Ini oke sih. Dari masalah, jadi anugerah. Selama setahun pertama, Arlita fokus nyari rekanan karena belum ada modal untuk bikin workshop sendiri. Setahun setelahnya ia baru bisa nafas agak lega karena website udah jalan, udah ada workshop sendiri, dan dapet support penuh juga dari suami.
“Saat itu aku posisinya masih sebagai banker dengan privilege macam-macam. Nggak gampang untuk resign, karena itu artinya aku ngambil langkah besar dengan resiko yang juga nggak kecil,” kisah Arlita. “Jadi proses itu aku jalani pelan-pelan, dan ngeliat gimana income dari usahaku juga. Yang awalnya aku 100% total di bank dengan penghasilan dari sana, lama-lama berkurang terus porsinya, sampai titik di mana Sepatukubaru butuh 100% fokusnya aku, karena kualitas kan nggak bisa ditawar,” cerita Arlita waktu akhirnya memutuskan mengakhiri 6 tahun masa “sekolah”-nya di sebuah bank asing swasta bilangan Jakarta Selatan.

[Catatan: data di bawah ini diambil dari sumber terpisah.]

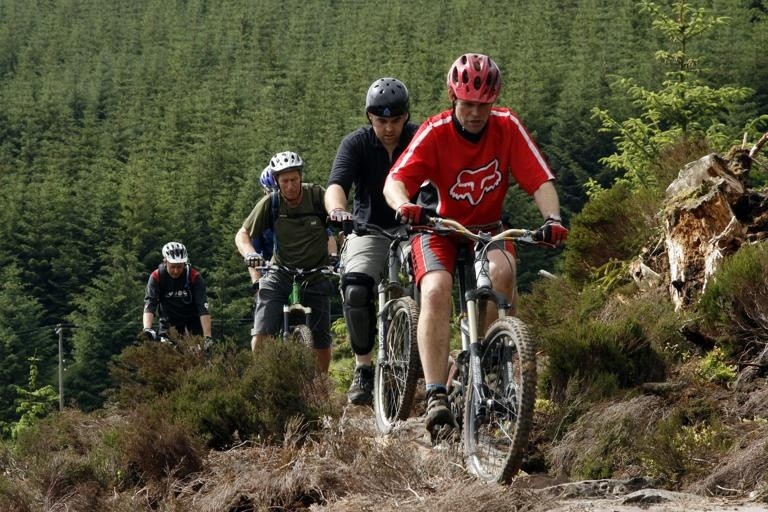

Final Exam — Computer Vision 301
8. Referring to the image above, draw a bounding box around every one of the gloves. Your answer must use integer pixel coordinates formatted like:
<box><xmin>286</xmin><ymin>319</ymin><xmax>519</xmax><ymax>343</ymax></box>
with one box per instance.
<box><xmin>329</xmin><ymin>207</ymin><xmax>360</xmax><ymax>235</ymax></box>
<box><xmin>395</xmin><ymin>202</ymin><xmax>429</xmax><ymax>228</ymax></box>
<box><xmin>244</xmin><ymin>253</ymin><xmax>265</xmax><ymax>269</ymax></box>
<box><xmin>532</xmin><ymin>221</ymin><xmax>569</xmax><ymax>247</ymax></box>
<box><xmin>141</xmin><ymin>327</ymin><xmax>157</xmax><ymax>339</ymax></box>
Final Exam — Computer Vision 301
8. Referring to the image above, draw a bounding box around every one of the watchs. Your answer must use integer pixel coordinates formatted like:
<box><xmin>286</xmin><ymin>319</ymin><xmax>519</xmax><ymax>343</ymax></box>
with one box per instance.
<box><xmin>330</xmin><ymin>251</ymin><xmax>338</xmax><ymax>258</ymax></box>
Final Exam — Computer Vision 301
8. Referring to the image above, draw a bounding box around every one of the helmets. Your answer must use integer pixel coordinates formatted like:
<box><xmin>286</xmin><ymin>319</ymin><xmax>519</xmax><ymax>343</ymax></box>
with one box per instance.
<box><xmin>446</xmin><ymin>53</ymin><xmax>502</xmax><ymax>105</ymax></box>
<box><xmin>260</xmin><ymin>165</ymin><xmax>277</xmax><ymax>192</ymax></box>
<box><xmin>365</xmin><ymin>77</ymin><xmax>411</xmax><ymax>117</ymax></box>
<box><xmin>162</xmin><ymin>241</ymin><xmax>189</xmax><ymax>264</ymax></box>
<box><xmin>271</xmin><ymin>150</ymin><xmax>303</xmax><ymax>175</ymax></box>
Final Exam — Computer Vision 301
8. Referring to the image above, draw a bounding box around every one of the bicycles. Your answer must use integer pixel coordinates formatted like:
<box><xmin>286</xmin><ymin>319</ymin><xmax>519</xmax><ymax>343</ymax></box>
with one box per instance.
<box><xmin>324</xmin><ymin>215</ymin><xmax>416</xmax><ymax>433</ymax></box>
<box><xmin>139</xmin><ymin>329</ymin><xmax>215</xmax><ymax>360</ymax></box>
<box><xmin>254</xmin><ymin>257</ymin><xmax>342</xmax><ymax>384</ymax></box>
<box><xmin>396</xmin><ymin>209</ymin><xmax>568</xmax><ymax>487</ymax></box>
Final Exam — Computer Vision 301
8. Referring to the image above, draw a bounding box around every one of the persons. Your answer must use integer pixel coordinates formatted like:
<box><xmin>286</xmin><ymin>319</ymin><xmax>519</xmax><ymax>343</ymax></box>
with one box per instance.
<box><xmin>379</xmin><ymin>52</ymin><xmax>570</xmax><ymax>477</ymax></box>
<box><xmin>142</xmin><ymin>241</ymin><xmax>213</xmax><ymax>346</ymax></box>
<box><xmin>243</xmin><ymin>166</ymin><xmax>339</xmax><ymax>288</ymax></box>
<box><xmin>319</xmin><ymin>77</ymin><xmax>427</xmax><ymax>408</ymax></box>
<box><xmin>233</xmin><ymin>150</ymin><xmax>333</xmax><ymax>379</ymax></box>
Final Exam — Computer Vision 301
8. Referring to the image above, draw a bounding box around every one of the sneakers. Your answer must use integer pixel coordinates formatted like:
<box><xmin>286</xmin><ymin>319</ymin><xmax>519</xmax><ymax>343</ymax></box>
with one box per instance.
<box><xmin>521</xmin><ymin>440</ymin><xmax>546</xmax><ymax>473</ymax></box>
<box><xmin>348</xmin><ymin>360</ymin><xmax>375</xmax><ymax>405</ymax></box>
<box><xmin>424</xmin><ymin>385</ymin><xmax>454</xmax><ymax>442</ymax></box>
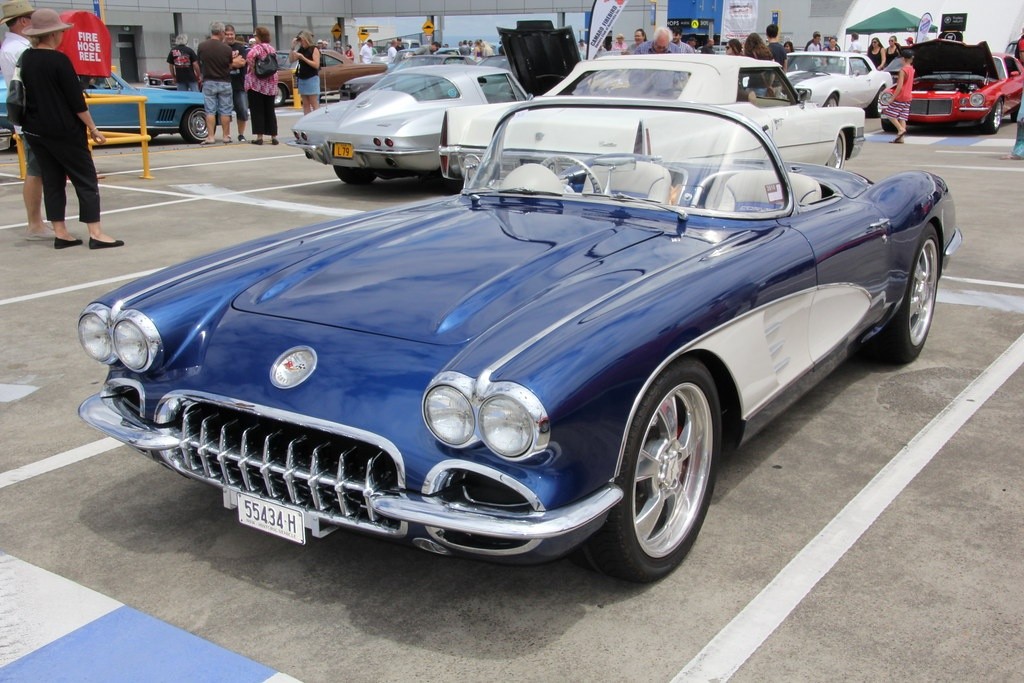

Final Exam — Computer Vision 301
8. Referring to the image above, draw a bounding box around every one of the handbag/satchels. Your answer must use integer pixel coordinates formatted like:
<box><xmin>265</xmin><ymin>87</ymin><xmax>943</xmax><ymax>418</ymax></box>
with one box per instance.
<box><xmin>6</xmin><ymin>49</ymin><xmax>30</xmax><ymax>126</ymax></box>
<box><xmin>254</xmin><ymin>43</ymin><xmax>278</xmax><ymax>79</ymax></box>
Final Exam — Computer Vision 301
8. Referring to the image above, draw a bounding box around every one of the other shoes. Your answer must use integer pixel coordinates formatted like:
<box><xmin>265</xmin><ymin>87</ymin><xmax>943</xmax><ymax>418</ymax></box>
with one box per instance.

“Aku pernah punya cita-cita, seenggaknya di umur 35 aku nggak lagi nurutin pekerjaan yang jadi maunya orang tua. Tapi bikin usaha sendiri dan meluangkan banyak waktu untuk keluarga,” dan syukurnya, mimpi Arlita ini tercapai dengan bantuan bilangan karyawan yang membantunya di divisi workshop maupun sales. Sebelumnya sih, Arlita sendiri yang getol bongkar pasang sepatu orang untuk belajar.
Lama masa kerja Arlita di bank emang udah nyaingin masa belajar kita di SD dulu. Tapi bukan karena lantaran itu pekerjaan ideal orang tua, Arlita jadi nggak belajar apa-apa. Dengan jam terbang yang tinggi itu, Arlita fasih banget soal pentingnya maintain hubungan dengan pelanggan.
“Aku percaya banget sama kekuatan sale services. Bukan cuma sampai mereka bayar dan dapet sepatunya terus udah, tapi justru setelah itu yang krusial: after sales service!” kata Arlita. Di Sepatukubaru, ia mengedukasi timnya untuk selalu ramah dan keep in touch sama pelanggan. “Jadi setelah selesai urusan, ya kita nggak ninggalin mereka. Kita tanya gimana feedback-nya, dan kita ngasih kesempatan untuk revisi sepatu kalau mereka nggak puas, gratis. Tapi tentunya selama itu bukan karena kesalahan pelanggan ya kayak salah nyimpen sampe jamuran atau gimana.” katanya tegas.
“Kunci bisnis online yang nggak ketemu muka ini kan ada di kepercayaan. Testimoni dan word of mouth itu ngaruh banget di era internet kayak gini. Kalau kita cuma nongol sekali-kali terus ngilang, gimana bisa orang percaya? Jadi ya penting untuk terus ngeksis di online,” jelas Arlita nyeritain gimana ia terus ngupdate mulai dari proses produksi di workshop, sampai posting testimoni pelanggan yang ia simpan.
Sepatukubaru nggak sekedar ngeladenin orderan dan jaga hubungan dengan pelanggan sih. Lewat bisnis ini, talenta Arlita juga jadi solusi bagi masalah sosial. Sepatu ini remeh, tapi krusial. Banyak sekali orang dengan struktur kaki yang “berbeda”, entah itu variasi normal atau memang karena sakit. Kaki-kaki yang nggak ideal ini, cuma bisa dibantu dengan sepatu berkualitas yang khusus didesain untuk kaki mereka.
“Meski belum ada CSR dalam bentuk besar, Sepatukubaru pengen banget bantu mereka yang punya kelainan, mutasi gen seperti Edward’s syndrome, diabetes, skoliosis; untuk bisa jalan dan pakai sepatu dengan nyaman,” papar Arlita Tiarasari menutup ceritanya.